::: Dataset content

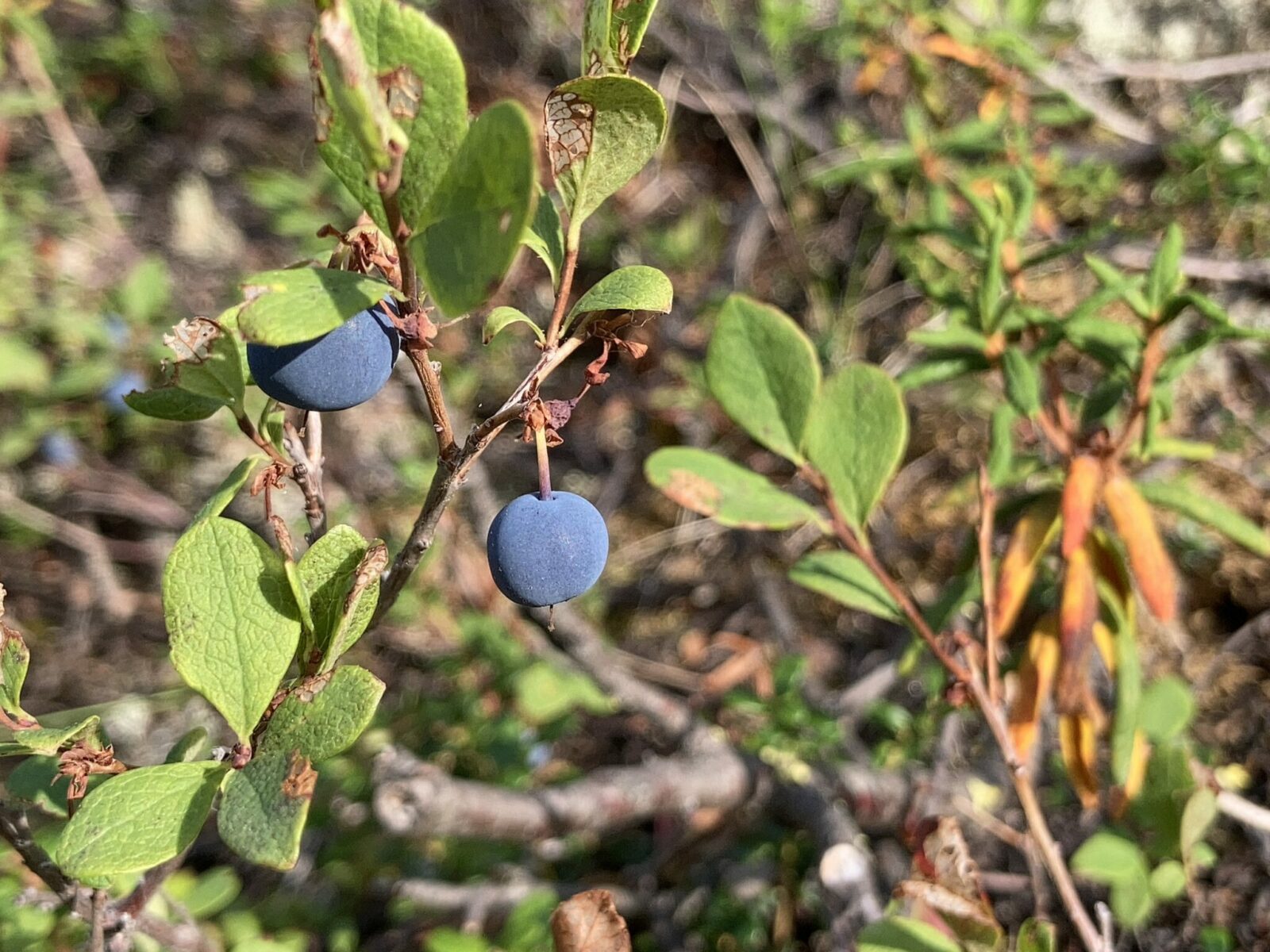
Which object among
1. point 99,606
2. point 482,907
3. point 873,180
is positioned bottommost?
point 99,606

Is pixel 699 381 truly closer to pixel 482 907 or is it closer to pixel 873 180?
pixel 873 180

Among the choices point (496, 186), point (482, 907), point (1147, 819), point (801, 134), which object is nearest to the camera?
point (496, 186)

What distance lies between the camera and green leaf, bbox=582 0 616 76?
0.69 metres

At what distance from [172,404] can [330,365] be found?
316 mm

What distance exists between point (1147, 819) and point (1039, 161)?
1976 millimetres

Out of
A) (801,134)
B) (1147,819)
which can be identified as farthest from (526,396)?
(801,134)

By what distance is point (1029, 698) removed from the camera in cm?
158

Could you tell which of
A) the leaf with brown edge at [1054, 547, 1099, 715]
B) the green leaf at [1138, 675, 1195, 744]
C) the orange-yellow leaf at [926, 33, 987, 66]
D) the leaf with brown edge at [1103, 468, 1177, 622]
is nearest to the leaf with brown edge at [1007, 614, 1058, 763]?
the leaf with brown edge at [1054, 547, 1099, 715]

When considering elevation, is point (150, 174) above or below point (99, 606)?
above

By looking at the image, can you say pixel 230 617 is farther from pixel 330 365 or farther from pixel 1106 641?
pixel 1106 641

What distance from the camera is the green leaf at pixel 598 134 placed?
689 mm

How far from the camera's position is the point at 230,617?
0.83 meters

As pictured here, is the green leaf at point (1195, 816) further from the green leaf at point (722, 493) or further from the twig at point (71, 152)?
the twig at point (71, 152)

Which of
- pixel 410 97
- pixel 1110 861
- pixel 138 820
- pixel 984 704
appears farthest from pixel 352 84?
pixel 1110 861
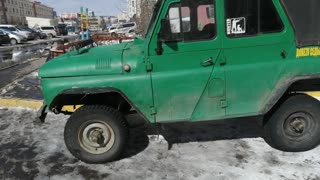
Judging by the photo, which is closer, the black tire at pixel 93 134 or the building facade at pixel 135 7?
the black tire at pixel 93 134

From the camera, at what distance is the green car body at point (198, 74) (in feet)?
15.0

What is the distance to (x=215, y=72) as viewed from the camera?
4.64 meters

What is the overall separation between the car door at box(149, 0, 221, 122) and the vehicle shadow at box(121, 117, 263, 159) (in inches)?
36.7

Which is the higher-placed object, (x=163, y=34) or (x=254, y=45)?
(x=163, y=34)

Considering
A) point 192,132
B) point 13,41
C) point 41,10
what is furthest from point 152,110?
point 41,10

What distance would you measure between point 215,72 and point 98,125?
1.72 metres

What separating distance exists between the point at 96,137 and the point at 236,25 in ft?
7.75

::::::

**Stated problem**
Rescale the data from the line containing "What is the distance" through the end of the data. Write out every line in that span and change only the numbers in the answers (distances and coordinates): multiply each by 0.2 and round it to as many decimal places as it originally had, with halves rounded up.

**Task result**
What is the distance to (x=215, y=72) as viewed from the camera?
0.93 meters

What is the overall separation between the car door at box(149, 0, 221, 122) and the vehicle shadow at box(121, 117, 263, 159) (in inches)?
7.3

Which is the higher-placed object, (x=163, y=34) or (x=254, y=45)?
(x=33, y=7)

Considering
A) point 192,132
B) point 13,41
C) point 41,10
what is furthest from point 152,110?
point 8,2

What distance would you measure between point 215,72 and point 98,125?
0.34 metres

What separating distance exists between the point at 96,137 and the point at 236,25 in ft?
1.55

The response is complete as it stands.